Ein kleines Wunder, schon um halb Eins zu Hause. Normalerweise wäre ich jetzt damit beschäftigt, 40 bis 60 wild gewordene Jazzer zu bändigen, das exzellente Büffet zu bewachen, Fans einer Gesichtskontrolle zu unterziehen, Sonderwünsche wie Champagner oder hundertjährige Chinesische Eier wahr zu machen, sowie die Küche auf Trab zu halten. Aber heute: wie durch ein Wunder waren gegen halb Zwölf alle Musiker verschwunden, der Backstageraum gähnend leer.

Gelangweilt mit Journalist F. und dem Amtsmann R. Feierabend gefeiert. Man redete über das Amt ansich, und dass es doch toll ist, in einem Kulturamt zu arbeiten. Amtsmann R. erzählte einen Alptraum, aus dem er schweißgebadet aufgewacht ist. In jenem Alptraum hatte man ihn auf das Standesamt versetzt und er war, beamtet auf Lebenszeit, damit betraut, Menschen unter die Erde zu bringen, rein verwaltungstechnisch, oder sie ins Leben zu beurkunden, sie zu trauen, zu scheiden Rechte zu verbriefen, und das, sagte er, sei doch wirklich das Schlimmste Elend, mit dem man als Mensch konfrontiert werden könne.

Einen solch relaxten Abend habe ich auf dem Jazzfestival in meiner dreijährigen Karriere noch nicht erlebt. Einzig ein Intermezzo mit der Morgen auftretenden 16-köpfigen Frauenkombo D., die schon heute angereist war, bereitete ein wenig Stress. Ihr Tourmanager G. hatte sie dem fast ausschließlich männlichen Techniker- und Backstageteam als „willig, spitz, und rattenscharf“ angekündigt. Dementsprechend einfach waren die Vorstellungen, die er in unseren Köpfen installiert hatte.

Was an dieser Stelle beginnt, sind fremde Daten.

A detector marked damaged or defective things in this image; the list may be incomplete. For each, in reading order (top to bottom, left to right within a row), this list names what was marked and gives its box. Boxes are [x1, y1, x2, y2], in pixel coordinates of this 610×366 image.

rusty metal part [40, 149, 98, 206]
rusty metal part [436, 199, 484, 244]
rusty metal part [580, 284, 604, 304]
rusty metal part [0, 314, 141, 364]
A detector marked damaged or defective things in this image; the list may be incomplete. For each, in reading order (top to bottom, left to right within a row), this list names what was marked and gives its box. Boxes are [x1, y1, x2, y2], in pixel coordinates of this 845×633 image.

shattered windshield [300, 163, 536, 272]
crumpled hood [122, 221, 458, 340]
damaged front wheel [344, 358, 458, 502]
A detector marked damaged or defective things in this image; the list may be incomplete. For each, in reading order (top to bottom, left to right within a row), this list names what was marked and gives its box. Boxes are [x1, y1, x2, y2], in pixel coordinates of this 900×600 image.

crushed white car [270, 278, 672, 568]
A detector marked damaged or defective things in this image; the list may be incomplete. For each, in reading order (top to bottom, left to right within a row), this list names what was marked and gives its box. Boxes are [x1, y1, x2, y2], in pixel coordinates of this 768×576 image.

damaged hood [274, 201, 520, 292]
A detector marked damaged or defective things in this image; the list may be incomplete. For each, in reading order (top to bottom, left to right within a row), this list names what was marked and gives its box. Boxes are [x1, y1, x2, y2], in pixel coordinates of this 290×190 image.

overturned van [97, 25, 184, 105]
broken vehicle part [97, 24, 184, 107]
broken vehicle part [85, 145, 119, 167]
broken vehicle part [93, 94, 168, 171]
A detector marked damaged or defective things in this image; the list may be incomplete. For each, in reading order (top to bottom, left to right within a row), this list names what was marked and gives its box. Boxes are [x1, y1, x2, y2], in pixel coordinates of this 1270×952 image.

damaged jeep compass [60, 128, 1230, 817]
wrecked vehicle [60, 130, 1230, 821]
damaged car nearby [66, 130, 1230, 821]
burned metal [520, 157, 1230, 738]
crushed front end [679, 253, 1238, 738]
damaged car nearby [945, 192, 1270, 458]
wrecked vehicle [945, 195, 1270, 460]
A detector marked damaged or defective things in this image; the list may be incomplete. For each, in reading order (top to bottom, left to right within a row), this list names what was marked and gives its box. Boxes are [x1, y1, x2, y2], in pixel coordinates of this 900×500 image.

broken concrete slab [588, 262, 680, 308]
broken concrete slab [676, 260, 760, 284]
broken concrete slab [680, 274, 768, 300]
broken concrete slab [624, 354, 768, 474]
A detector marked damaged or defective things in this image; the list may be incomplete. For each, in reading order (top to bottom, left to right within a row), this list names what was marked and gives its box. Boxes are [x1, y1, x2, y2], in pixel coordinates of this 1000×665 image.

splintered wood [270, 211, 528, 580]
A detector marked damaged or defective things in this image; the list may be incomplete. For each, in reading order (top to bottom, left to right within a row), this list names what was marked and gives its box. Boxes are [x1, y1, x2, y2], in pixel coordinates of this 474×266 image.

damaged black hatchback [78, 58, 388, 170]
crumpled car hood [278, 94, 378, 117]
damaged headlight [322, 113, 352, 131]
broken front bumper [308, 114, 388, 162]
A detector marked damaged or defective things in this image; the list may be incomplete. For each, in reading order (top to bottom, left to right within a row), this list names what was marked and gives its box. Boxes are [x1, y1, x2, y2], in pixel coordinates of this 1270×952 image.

Die Frauenkombo D. fiel unverkleidet, ungeschminkt, laut schnatternd im Backstageraum ein. Unter dem Vorwand, den weltberühmten Schweden (siehe gestriger Beitrag) mit der roten Trompete zu Füßen liegen zu wollen, krallten sie sich widersprüchlicher Weise am Büffet fest, tranken Bier, rülpsten. Übergewichtig waren sie obendrein, aber das soll ja gut sein für die Resonanz. Ich führte Gespräche mit waschechten New Yorkerinnen, Bostonerinnen fragten „Guten Tag is that right?“ – „What do you mean?“ – „Good Night?“ – „That means Gute Nacht,“ sagte ich. „Gute Nackt“, antworteten sie.

Sie freuten sich wie Kinder über die wunderbar blauen Gauloises Zigaretten, die es bei ihnen zu Hause nicht gibt, und dass man im Auto mit einer offenen Flasche Bier fahren darf, sogar schneller als Fiftyfive Miles, yeah.

Sie verbreiteten ein Heidenchaos.

Tourmanager G. hatte alle Hände voll zu tun, sie ins Hotel zurück zu lotsen.

Den weltberühmten Schweden sahen sie zwar, aber nicht spielend auf der Bühne wie geplant, sondern ein Helles schlürfend, der bescheidene Mann am anderen Ende des Backstage. Ich liebte ihn deswegen.